FIG. 5.

The ecotropic virus, but not the MCF virus, component of the RL-MuLV mixture causes splenomegaly. (A) Harvests from RL-MuLV-infected SC-1 cells were passaged six times in mink lung cells. After the sixth passage, harvests were used to infect SC-1 cells. Infected SC-1 cells were passaged and then stained with MAbs 48 and 514 followed by FITC-labeled polyclonal rabbit anti-mouse immunoglobulins. Similarly, harvests from RL-MuLV-infected SC-1 cells were passaged five times in XC cells, followed by infection of SC-1 cells. Also shown is the staining of infected RL-MuLV-infected SC-1 cells. (B) Harvests of the RL-MuLV ecotropic virus and MCF virus components were tested for the ability to cause disease in BALB/cJ mice. Harvest of SC-1 vir6-infected cells was used as a control. Four-week-old mice were injected with harvests from vir6-infected, MCF virus-infected, or ecotropic virus-infected SC-1 cells.

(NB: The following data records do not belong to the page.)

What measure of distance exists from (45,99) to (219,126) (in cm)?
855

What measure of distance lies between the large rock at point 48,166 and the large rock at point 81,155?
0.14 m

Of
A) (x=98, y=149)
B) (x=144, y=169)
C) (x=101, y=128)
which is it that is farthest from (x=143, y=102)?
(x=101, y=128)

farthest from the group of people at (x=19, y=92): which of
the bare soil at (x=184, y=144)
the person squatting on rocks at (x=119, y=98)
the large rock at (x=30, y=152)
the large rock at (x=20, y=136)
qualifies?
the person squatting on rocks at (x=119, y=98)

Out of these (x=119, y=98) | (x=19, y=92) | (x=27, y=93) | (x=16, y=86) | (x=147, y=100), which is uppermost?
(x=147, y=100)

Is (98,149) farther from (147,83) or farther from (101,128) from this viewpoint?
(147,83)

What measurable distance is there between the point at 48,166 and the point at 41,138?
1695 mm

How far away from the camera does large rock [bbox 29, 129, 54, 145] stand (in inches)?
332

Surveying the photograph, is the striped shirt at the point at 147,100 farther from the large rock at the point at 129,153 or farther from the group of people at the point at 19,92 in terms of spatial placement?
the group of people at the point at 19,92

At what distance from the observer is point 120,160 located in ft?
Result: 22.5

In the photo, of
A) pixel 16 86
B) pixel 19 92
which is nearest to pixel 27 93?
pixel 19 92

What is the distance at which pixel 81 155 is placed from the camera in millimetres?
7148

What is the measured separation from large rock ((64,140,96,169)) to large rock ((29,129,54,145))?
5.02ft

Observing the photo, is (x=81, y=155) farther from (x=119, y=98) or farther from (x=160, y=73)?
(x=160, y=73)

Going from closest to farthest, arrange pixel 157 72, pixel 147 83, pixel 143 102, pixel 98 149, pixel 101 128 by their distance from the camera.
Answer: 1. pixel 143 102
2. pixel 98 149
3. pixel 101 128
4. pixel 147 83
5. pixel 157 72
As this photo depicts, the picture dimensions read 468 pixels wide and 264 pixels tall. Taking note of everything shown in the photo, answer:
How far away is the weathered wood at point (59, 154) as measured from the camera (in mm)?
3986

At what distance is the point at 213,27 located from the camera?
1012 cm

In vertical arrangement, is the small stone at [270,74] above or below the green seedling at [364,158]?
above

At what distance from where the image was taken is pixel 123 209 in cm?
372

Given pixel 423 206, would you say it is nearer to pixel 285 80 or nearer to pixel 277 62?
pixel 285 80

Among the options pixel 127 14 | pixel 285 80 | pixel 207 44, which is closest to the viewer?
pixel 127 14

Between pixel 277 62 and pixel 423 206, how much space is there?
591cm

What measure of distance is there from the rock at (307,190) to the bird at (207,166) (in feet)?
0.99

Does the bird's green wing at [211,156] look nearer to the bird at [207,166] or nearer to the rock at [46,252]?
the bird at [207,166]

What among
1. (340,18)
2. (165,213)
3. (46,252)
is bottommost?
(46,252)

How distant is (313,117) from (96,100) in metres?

Three months after infection, mice were sacrificed, spleen weights were recorded, and RNA isolated from a portion of the spleen was subjected to Northern blot analysis with ecotropic virus- and MCF virus-specific probes. +++, +, and −, relative levels of viral RNA detected in spleens by Northern blot analysis. A single-cell suspension isolated from another portion of the spleen was stained with anti-Sca-1 MAb and analyzed by FACS. Splenic cells were also cocultured with SC-1 cells. On day 5, infected SC-1 cells were stained with MAbs 514 and 48. + and −, positive and negative staining with MAbs. Numbers in parentheses, numbers of mice used. For the infection studies, 8,000 XC PFU of vir6 and ecotropic virus and 8,000 UV-mink PFU of MCF virus were used.